Establishes power-law relationships between model performance and compute, dataset size, and parameter count. This paper fundamentally changed how labs think about training runs and resource allocation.

Companion reading
The Scaling Hypothesis — Gwern

A deep, opinionated synthesis of what scaling laws mean for the trajectory of AI.

Cycle 2 · Weeks 5–8
FoundationWeek 5· TBD
Reward is Enough
Silver, Singh, Precup, Sutton, 2021

A provocative hypothesis from DeepMind: that reward maximization in sufficiently rich environments is enough to give rise to all facets of intelligence — perception, language, social reasoning, and more. A direct descendant of the reinforcement learning tradition, and a great paper for debating what intelligence actually requires.

Companion reading
Reward is Not Enough — Alignment Forum

A thoughtful response arguing that reward maximization alone may not be sufficient for general intelligence.
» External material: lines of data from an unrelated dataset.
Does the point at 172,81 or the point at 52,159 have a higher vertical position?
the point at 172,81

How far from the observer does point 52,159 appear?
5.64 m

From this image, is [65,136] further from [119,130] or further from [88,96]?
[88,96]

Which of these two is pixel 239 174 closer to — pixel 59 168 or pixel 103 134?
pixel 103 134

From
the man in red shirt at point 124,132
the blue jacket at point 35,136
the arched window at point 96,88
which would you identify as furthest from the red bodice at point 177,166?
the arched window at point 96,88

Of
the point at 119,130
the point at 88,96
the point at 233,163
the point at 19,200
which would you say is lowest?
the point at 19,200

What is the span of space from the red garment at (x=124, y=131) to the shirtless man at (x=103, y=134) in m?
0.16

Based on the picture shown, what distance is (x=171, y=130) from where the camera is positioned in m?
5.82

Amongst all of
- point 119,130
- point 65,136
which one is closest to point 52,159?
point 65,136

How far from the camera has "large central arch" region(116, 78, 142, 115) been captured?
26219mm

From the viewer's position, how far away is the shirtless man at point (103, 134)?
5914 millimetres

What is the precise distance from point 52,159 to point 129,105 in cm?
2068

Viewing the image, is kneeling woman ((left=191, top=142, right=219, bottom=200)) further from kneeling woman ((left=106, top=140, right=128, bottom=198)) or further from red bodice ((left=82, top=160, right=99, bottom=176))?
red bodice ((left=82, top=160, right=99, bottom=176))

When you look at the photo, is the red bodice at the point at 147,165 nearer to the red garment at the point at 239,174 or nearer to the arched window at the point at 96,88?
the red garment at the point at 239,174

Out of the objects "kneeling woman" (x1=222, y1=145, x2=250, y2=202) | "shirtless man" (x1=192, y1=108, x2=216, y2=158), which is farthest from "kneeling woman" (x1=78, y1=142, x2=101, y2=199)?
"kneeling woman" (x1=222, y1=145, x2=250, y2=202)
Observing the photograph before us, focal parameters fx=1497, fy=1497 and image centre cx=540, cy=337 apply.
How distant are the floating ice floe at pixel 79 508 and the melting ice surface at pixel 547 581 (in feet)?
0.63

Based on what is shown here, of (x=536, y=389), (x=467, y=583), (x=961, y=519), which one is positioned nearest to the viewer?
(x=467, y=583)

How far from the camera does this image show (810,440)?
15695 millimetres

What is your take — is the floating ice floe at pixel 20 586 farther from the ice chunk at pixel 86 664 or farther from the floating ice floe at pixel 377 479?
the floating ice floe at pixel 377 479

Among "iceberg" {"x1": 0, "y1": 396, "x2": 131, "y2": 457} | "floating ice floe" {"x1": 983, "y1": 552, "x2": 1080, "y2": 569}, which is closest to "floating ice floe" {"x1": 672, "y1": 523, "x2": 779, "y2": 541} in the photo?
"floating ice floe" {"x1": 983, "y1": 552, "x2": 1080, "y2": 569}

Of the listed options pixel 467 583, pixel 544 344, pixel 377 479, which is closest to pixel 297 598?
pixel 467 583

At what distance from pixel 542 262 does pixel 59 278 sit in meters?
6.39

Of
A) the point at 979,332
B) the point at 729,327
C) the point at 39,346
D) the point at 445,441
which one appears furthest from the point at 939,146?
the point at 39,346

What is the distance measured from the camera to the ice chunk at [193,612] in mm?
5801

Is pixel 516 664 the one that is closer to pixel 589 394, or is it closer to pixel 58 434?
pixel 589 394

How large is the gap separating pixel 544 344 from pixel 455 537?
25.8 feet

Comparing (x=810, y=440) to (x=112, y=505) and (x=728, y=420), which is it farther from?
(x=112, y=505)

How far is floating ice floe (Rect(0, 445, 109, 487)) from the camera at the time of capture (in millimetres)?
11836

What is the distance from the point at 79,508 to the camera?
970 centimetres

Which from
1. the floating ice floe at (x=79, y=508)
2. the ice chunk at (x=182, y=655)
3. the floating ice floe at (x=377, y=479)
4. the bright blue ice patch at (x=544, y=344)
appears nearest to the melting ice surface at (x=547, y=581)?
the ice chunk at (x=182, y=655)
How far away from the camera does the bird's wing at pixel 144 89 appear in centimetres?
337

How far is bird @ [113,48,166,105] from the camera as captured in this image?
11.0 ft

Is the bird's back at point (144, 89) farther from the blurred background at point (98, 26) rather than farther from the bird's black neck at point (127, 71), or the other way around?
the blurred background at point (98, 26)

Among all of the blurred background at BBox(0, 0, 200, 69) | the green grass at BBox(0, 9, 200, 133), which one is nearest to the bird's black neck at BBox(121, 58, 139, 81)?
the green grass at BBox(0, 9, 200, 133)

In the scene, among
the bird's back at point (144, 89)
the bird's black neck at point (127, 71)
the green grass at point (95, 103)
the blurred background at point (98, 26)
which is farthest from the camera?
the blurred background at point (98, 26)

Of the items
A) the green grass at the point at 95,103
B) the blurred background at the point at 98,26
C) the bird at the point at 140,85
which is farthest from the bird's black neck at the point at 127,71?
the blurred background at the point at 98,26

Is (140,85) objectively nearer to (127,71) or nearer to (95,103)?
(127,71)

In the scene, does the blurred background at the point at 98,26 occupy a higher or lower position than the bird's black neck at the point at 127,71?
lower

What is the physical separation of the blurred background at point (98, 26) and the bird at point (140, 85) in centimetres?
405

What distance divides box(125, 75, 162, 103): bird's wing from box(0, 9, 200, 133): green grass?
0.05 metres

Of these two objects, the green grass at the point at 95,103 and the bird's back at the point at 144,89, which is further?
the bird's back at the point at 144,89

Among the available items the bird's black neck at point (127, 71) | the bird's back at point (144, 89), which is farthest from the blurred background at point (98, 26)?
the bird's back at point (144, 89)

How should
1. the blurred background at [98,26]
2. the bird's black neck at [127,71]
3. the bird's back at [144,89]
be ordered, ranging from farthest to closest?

State of the ArtWeek 6· TBD
Training Language Models to Follow Instructions with Human Feedback
Ouyang, Wu, Jiang, Almeida et al. (OpenAI), 2022

The InstructGPT paper that introduced RLHF at scale. This is the technique that turned base language models into useful assistants, and it remains the backbone of how frontier models are aligned today.

Companion reading
RLHF: Reinforcement Learning from Human Feedback — Chip Huyen

A clear, technically detailed walkthrough of the RLHF pipeline — from preference data collection to reward modeling to PPO.

SafetyWeek 7· TBD
Sleeper Agents: Training Deceptive LLMs That Persist Through Safety Training
Hubinger, Denison, Mu, Lambert et al. (Anthropic), 2024

Shows that LLMs can be trained to behave deceptively — appearing safe during evaluation while executing harmful behavior under specific triggers — and that standard safety training (RLHF, adversarial training) fails to remove this behavior. A sobering result for alignment research.

Companion reading
Sleeper Agents — Anthropic Blog

Anthropic's research summary with context on why deceptive alignment is a core concern.

Free TopicWeek 8· TBD
An Image is Worth 16x16 Words: Transformers for Image Recognition at Scale
Dosovitskiy, Beyer, Kolesnikov et al. (Google Brain), 2020

The Vision Transformer (ViT) paper that proved the transformer architecture isn’t just for language — it works for vision too, with minimal domain-specific modifications. A pivotal moment: the beginning of architectural convergence across modalities, which paved the way for today’s multimodal models.

Companion reading
The Bitter Lesson — Rich Sutton, 2019

Sutton's famous essay arguing that general methods leveraging computation beat hand-engineered approaches. ViT is a perfect case study.